Relationship between Torsion and Anisotropic Exchange Coupling in a Tb(III)-Radical-Based Single-Molecule Magnet.

Abstract

The incorporation of paramagnetic ligands within rare-earth ion clusters exhibiting large magnetic anisotropy has provided significant advancement in the design of single-molecule magnets (SMMs) with large blocking temperatures. However, the exchange interaction in such systems is complex and difficult to probe by conventional magnetometry techniques, and little is known about the structural relationships. Inelastic neutron scattering and terahertz electron paramagnetic resonance measurements are used complimentarily to investigate the large exchange interaction between a rare earth-radical pair in a Tb(III)-based SMM complex. The origin of the exchange interaction is investigated for two molecular species in the crystallographic unit cell that exhibit different bonding structures between Tb(III) and a 2pyNO radical. A correlation between the Tb-O-N-C torsion angles and the magnitudes of exchange couplings is found. Interestingly, a large nondegeneracy within the ground-state doublet is present for the larger torsion angle species. It is essential to consider the balance of two channels of exchange coupling, 2p-4f hybridization and 2p-5d charge transfer, to explain this characteristic behavior. The former channel gives the antiferromagnetic interaction, and the latter gives the ferromagnetic one.
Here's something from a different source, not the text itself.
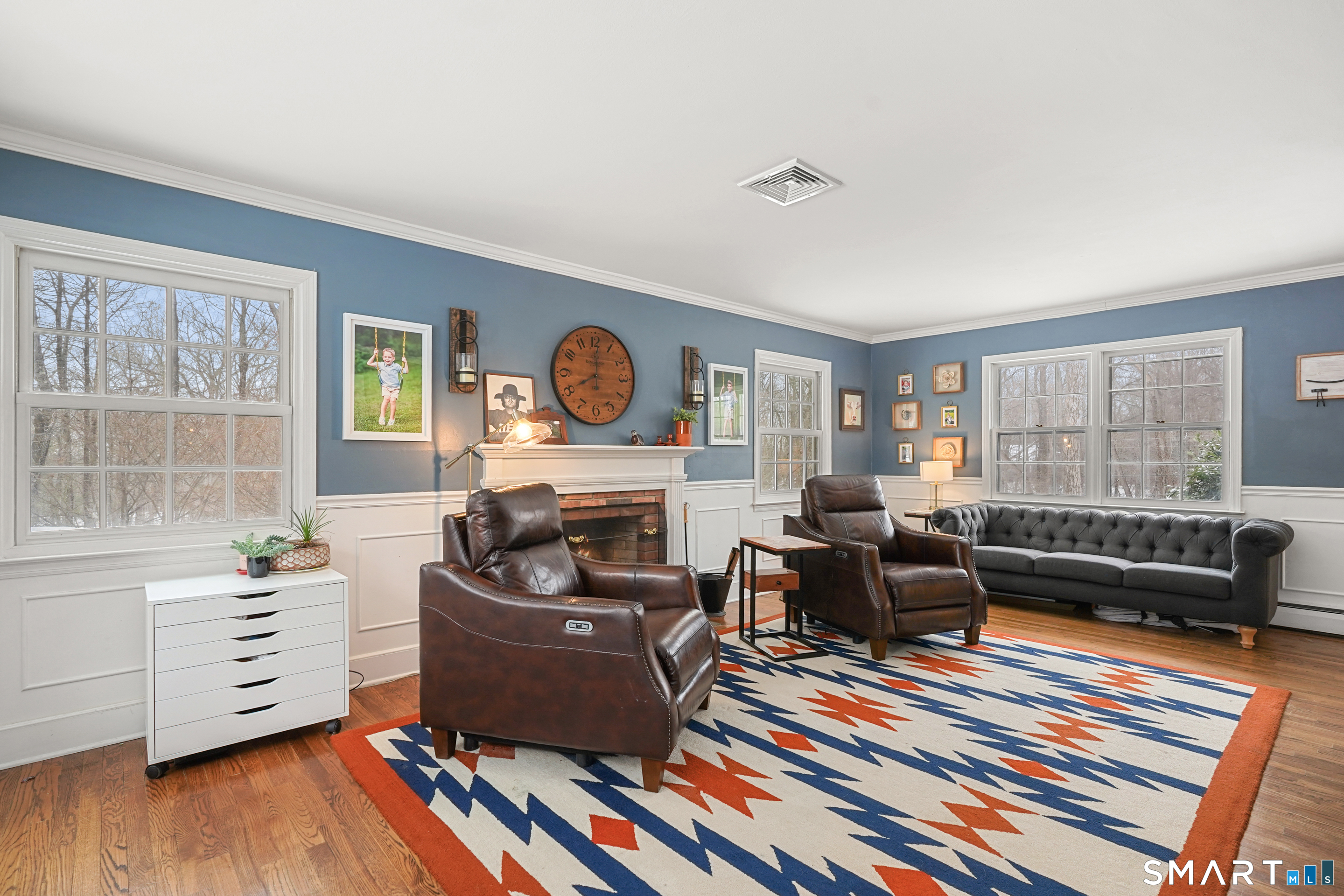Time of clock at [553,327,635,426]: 8:00
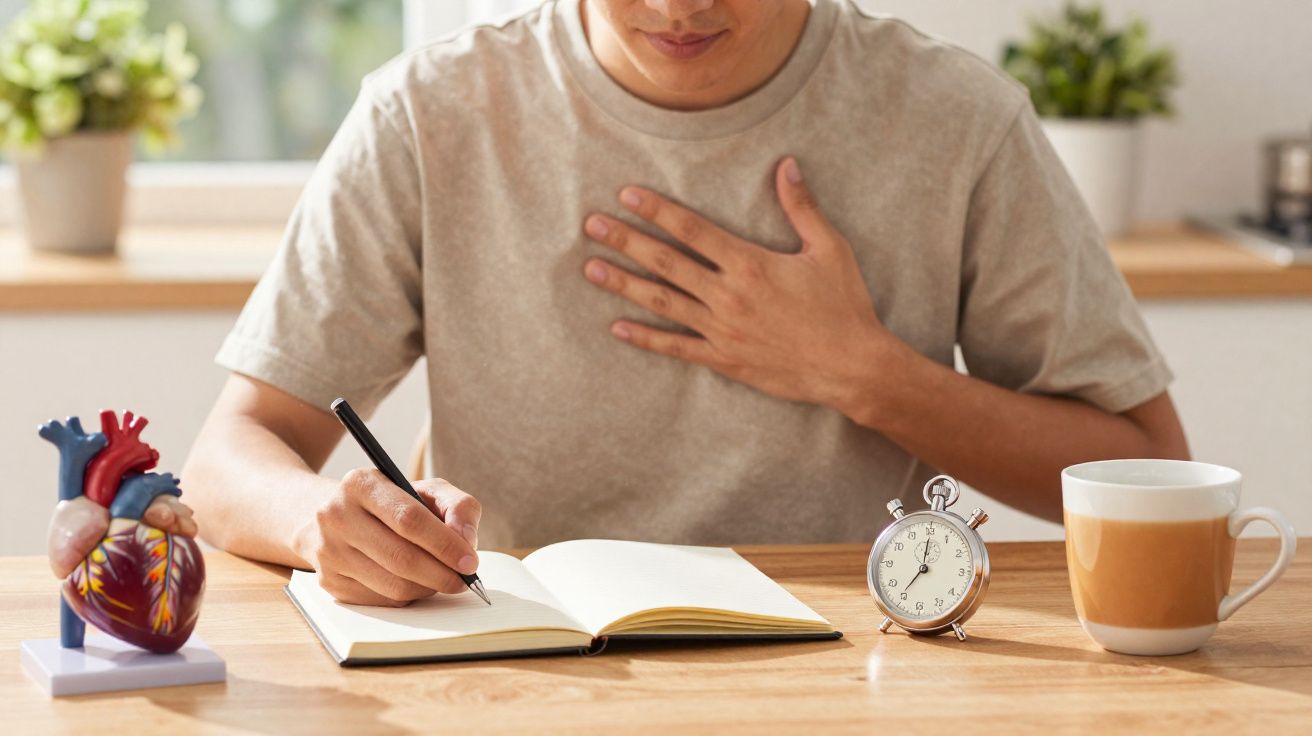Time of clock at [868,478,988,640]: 7:00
When an effective Ĵ = (1)/2 Ising-type Hamiltonian is applied, the exchange couplings are evaluated to be antiferromagnetic J(z) = 9.89 meV (79.8 cm(-1)) for the low torsion angle (3.8°) species and J(z) = 7.39 meV (59.6 cm(-1)) for the larger torsion angle (15.8°) species. It is also found that a small percentage of the transverse exchange component must be included for the larger torsion angle to account for the observed nondegenerate ground state. The symmetry of the exchange couplings is discussed by considering the characters of d and f orbitals.